The commitment comes after the Welsh LMCs conference this month unanimously supported a motion urging the GPC not to negotiate away MPIG 'until appropriate financial arrangements are put in place'.
Commenting on the continuing support for MPIG, GPC negotiator Dr Peter Holden said: 'If the government had its own way it would get rid of it within three to five years.'
When asked if he believes it would be stopped, Dr Holden said: 'I think over a period of 20 years it will be.'
Fellow GPC negotiator Dr Chaand Nagpaul said there was no official date being proposed by the GPC for the abolition of MPIG and he refused to reveal any 'unofficial' timescale.

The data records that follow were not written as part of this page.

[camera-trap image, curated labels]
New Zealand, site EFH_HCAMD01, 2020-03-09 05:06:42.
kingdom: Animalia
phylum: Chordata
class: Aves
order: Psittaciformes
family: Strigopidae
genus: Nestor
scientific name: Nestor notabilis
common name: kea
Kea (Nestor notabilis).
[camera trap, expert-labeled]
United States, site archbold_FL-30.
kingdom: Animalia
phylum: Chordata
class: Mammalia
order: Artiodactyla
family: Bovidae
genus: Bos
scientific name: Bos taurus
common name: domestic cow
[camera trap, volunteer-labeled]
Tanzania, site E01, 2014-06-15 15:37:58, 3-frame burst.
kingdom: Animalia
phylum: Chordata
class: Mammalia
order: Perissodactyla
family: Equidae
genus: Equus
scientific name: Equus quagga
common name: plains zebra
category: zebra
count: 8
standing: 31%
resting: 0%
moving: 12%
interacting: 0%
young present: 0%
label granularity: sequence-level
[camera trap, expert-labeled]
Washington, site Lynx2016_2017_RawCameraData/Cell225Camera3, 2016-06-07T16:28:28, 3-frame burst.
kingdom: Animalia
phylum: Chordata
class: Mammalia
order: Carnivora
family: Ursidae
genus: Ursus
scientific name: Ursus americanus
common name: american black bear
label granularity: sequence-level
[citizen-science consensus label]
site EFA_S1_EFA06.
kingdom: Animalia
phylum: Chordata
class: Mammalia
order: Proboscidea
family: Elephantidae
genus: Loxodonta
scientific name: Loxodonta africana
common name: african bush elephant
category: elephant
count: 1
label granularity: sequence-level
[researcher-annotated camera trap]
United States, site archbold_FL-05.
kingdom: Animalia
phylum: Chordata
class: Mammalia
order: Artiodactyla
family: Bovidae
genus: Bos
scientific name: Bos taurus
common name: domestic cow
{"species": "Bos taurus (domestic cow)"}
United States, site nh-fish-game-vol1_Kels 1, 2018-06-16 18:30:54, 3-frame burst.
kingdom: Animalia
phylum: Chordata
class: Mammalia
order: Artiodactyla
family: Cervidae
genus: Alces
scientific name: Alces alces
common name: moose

'Our position has been that there is no sense in having an arbitrary timescale', he said. 'Removal of reliance on MPIG requires investment in the contract.'
GPC chairman Dr Laurence Buckman said 100 to 200 practices would be in 'very serious trouble' if MPIG ended. 'No-one is going to do a three-year disappearing trick,' he said. 'If we defunded these practices, some would close and no government is going to do that.'
BMA health economist Jon Ford said some practices' MPIG payments were too large to be eradicated on a 'rising tide basis'.
'There would have to be a pragmatic arrangement, something like the old PMS contract but the government wants to phase them out,' he said.
'It is feasible to end MPIG provided there is some increase in resources. A lot depends on how the economy is going.'
Mr Ford said he was reluctant to project how long it would take to buy out MPIG based on current levels of investment in the contract.
A DH spokeswoman said MPIG was an issue for the GPC and NHS Employers.